Image-text web data
------------------------------------------------------------------------

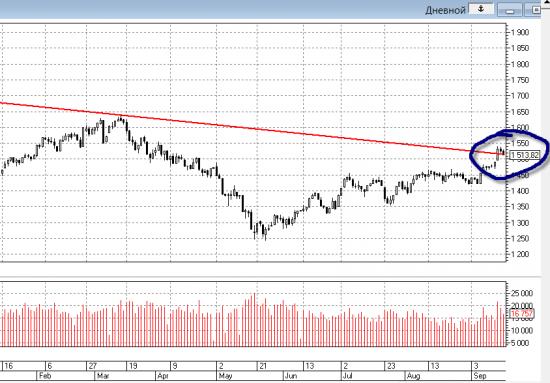 Банк Японии присоединился к ФРС, увеличив покупки активов. Кругом КУЕ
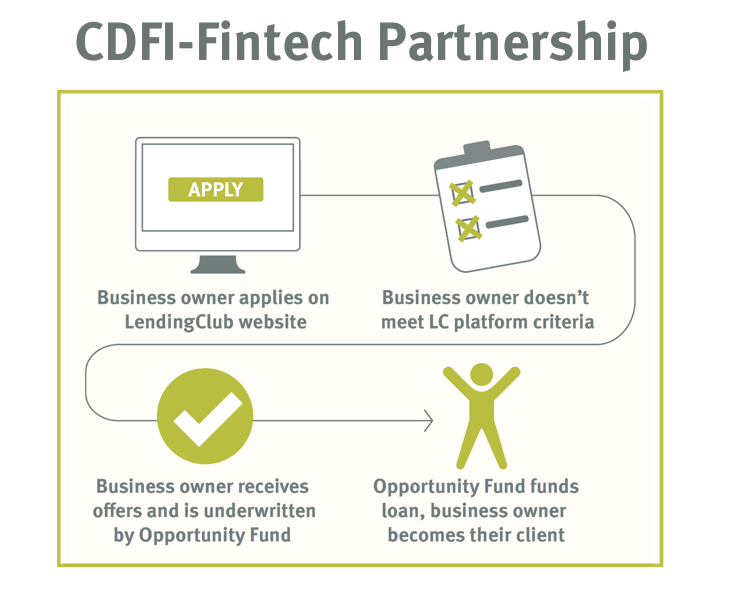 CDFI-Fintech Partnership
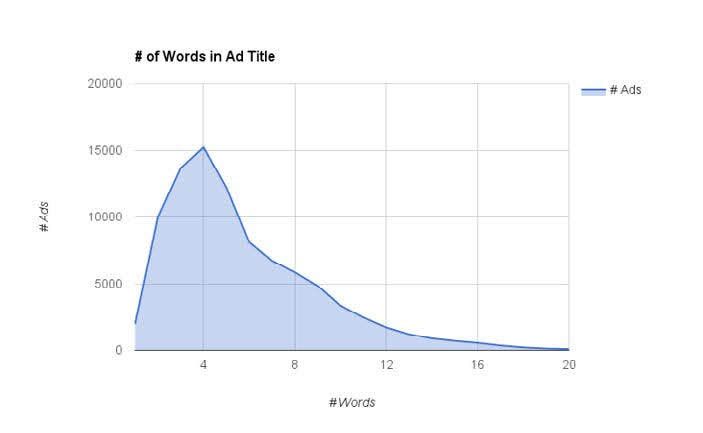 The most popular Facebook ad headline length is 4 words. Source: HubSpot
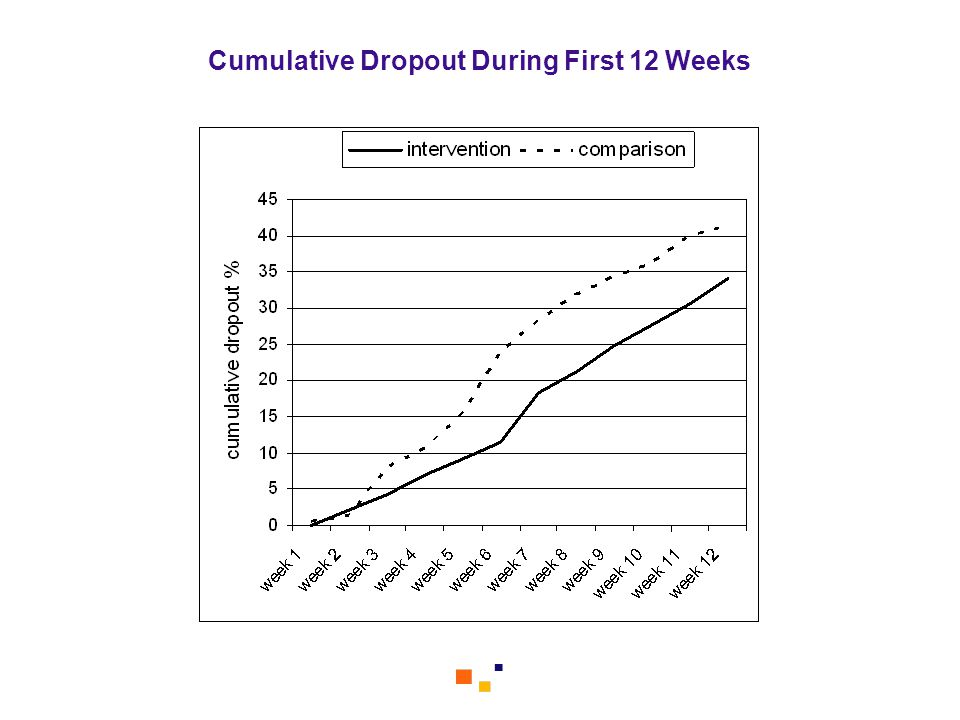 Cumulative Dropout During First 12 Weeks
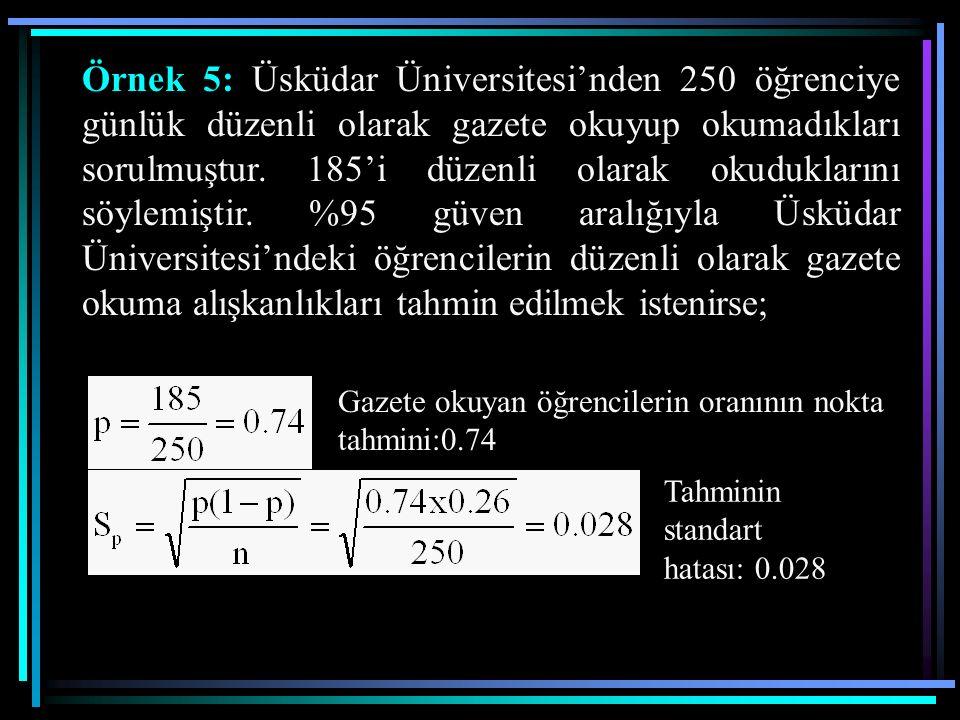 Örnek 5: Üsküdar Üniversitesi'nden 250 öğrenciye günlük düzenli olarak gazete okuyup okumadıkları sorulmuştur. 185'i düzenli olarak okuduklarını söyle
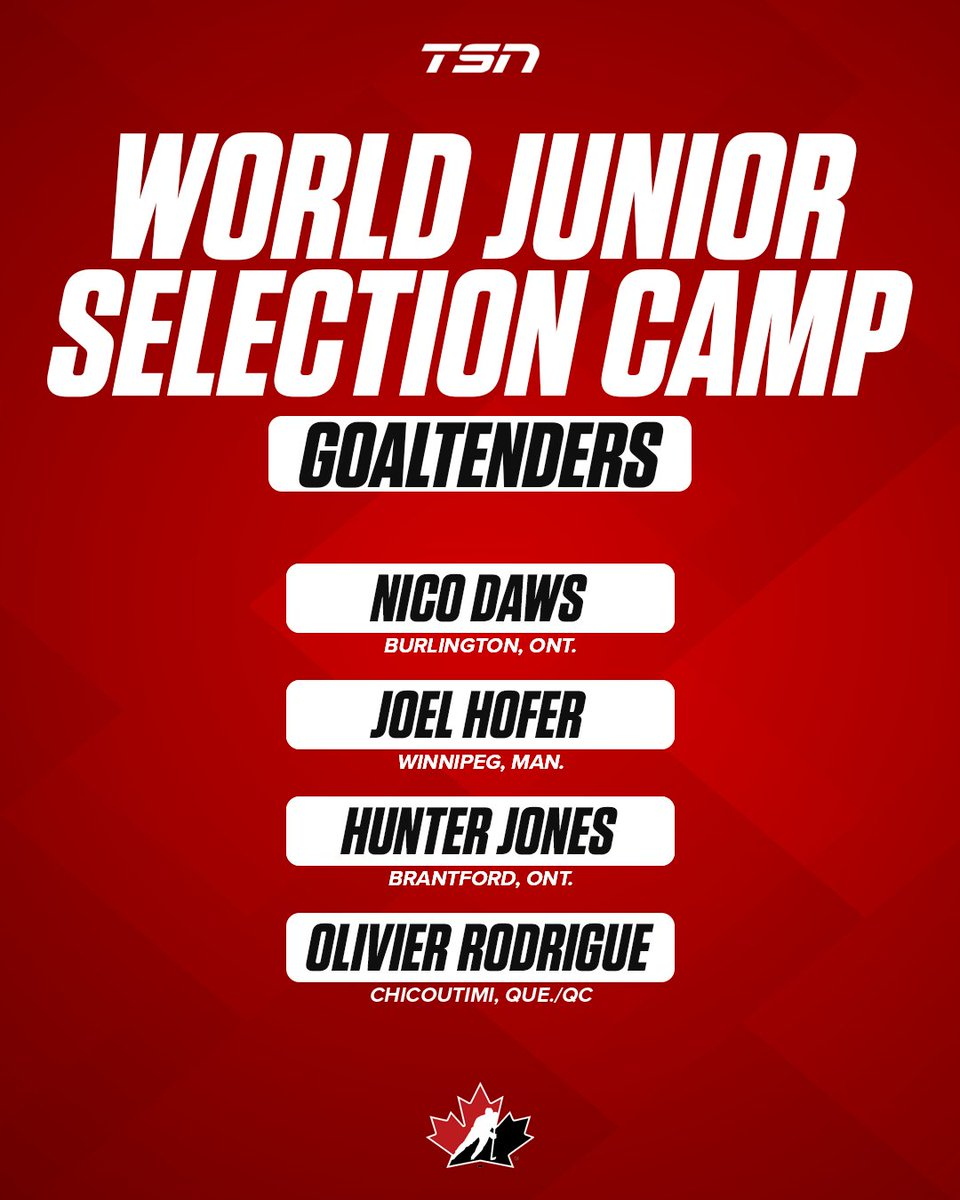 Tsn On Twitter Hockey Canada Has Named Its Selection Camp Roster In Preparation For The 2020 Worldjuniors The 31 Player List Https T Co Pyh73n8izg Https T Co Lvcwgmbxmz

------------------------------------------------------------------------

Hand back exactly the lines from the one with "CDFI-Fintech Partnership" through the last line of the data above, both ends included, with every picture left out.

 CDFI-Fintech Partnership
 The most popular Facebook ad headline length is 4 words. Source: HubSpot
 Cumulative Dropout During First 12 Weeks
 Örnek 5: Üsküdar Üniversitesi'nden 250 öğrenciye günlük düzenli olarak gazete okuyup okumadıkları sorulmuştur. 185'i düzenli olarak okuduklarını söyle
 Tsn On Twitter Hockey Canada Has Named Its Selection Camp Roster In Preparation For The 2020 Worldjuniors The 31 Player List Https T Co Pyh73n8izg Https T Co Lvcwgmbxmz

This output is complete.